Clinical scoring was done and could reach a maximum of 10 points (posture (sitting = 1; lying = 2), coughing (=1), dyspnea (heavy breathing = 1; open-mouth breathing = 2), body temperature (38.0–39.5 °C = 0; >39.5 °C = 1; <38.0 °C = 2), vomiting (=1) and sudden death (=2 extra). One lung lobe was lavaged after separation from the carcass with 100 ml of 154 mM sterile NaCl solution to collect broncho-alveolar lavage fluid (BALF), while the other lung lobe was sampled for histological examination13. The BALF was frozen in aliquots at −80 °C. A.pp-derived lung changes are not homogeneously spread through the lung as seen in the pictures in Fig. S13. Spots of A.pp-infected herds can be detected by eye. For detailed analysis, lung alterations were assessed using a LLS with a possible maximum LLS of 3544. Data for the LLS are shown in Table S1.

Histology staining and immunofluorescence microscopy of lung tissue

Lungs were fixed in formalin and embedded in paraffin for histology and immunofluorescence-based evaluation. Inflammation of lungs was evaluated by haematoxylin and eosin (HE) staining of 2 µm sections. Immunofluorescence staining was conducted for 4 µm sections. Samples were deparaffinized by immersing successively in three changes of xylene for 10 min each and rehydrated by immersing in decreasing concentrations of ethanol (100%, 95%, 70%, each twice for 5 min) and finally two times with water. An antigen retrieval was performed by microwave-heating the slides for 10 min in citrate buffer (0.01 M, pH = 6.0) without boiling. After cooling down for 15 min at room temperature, the slides were washed with 1xTBS three times. Samples were permeabilized 60 min with 0.1% TritonX100 and afterwards washed three times with 1xTBS. The glass was dried and the tissue surrounded with a PapPen. Samples were blocked with a blocking buffer (1% BSA, 5% goat serum, 2% cold water fish gelatine, 0.05% Tween 20, 0.05% Triton X100 in 1xTBS) for 60 min at room temperature. Samples were incubated at room temperature for 1 h with primary antibodies diluted in blocking buffer. Histone–DNA complexes were stained with mouse anti-DNA/Histone1 (Millipore MAB3864, stock 0.55 mg/ml, 1:100 diluted) and rabbit anti-elastase antibody (Abcam, ab1876 stock 10 mg/ml, 1:50 diluted). Respective isotype controls were used to validate background fluorescence intensity. As secondary antibodies a goat anti-mouse antibody (Dye Light488 conjugated highly cross-absorbed, Thermo Scientific; diluted 1:500 in blocking buffer) and goat-anti-rabbit (Alexa633, Thermo Scientific; diluted 1:500 in blocking buffer) were used.

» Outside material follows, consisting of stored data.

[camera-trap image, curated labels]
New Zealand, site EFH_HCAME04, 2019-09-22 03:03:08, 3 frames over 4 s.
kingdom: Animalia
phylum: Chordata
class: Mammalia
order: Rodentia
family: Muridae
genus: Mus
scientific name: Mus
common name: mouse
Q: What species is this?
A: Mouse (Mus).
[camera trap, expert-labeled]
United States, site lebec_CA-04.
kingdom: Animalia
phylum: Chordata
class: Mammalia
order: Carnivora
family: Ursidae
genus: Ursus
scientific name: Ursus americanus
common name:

After washing, each slide was covered with two drops FluorCare Prolong Gold with DAPI and a cover slide. Histological examinations were recorded with a light microscope. Immunofluorescence samples were recorded using a Leica TCS SP5 AOBS confocal inverted-base fluorescence microscope with a HCX PL APO ×40 0.75–1.25 oil immersion objective. Settings were adjusted with control preparations using an isotype control antibody.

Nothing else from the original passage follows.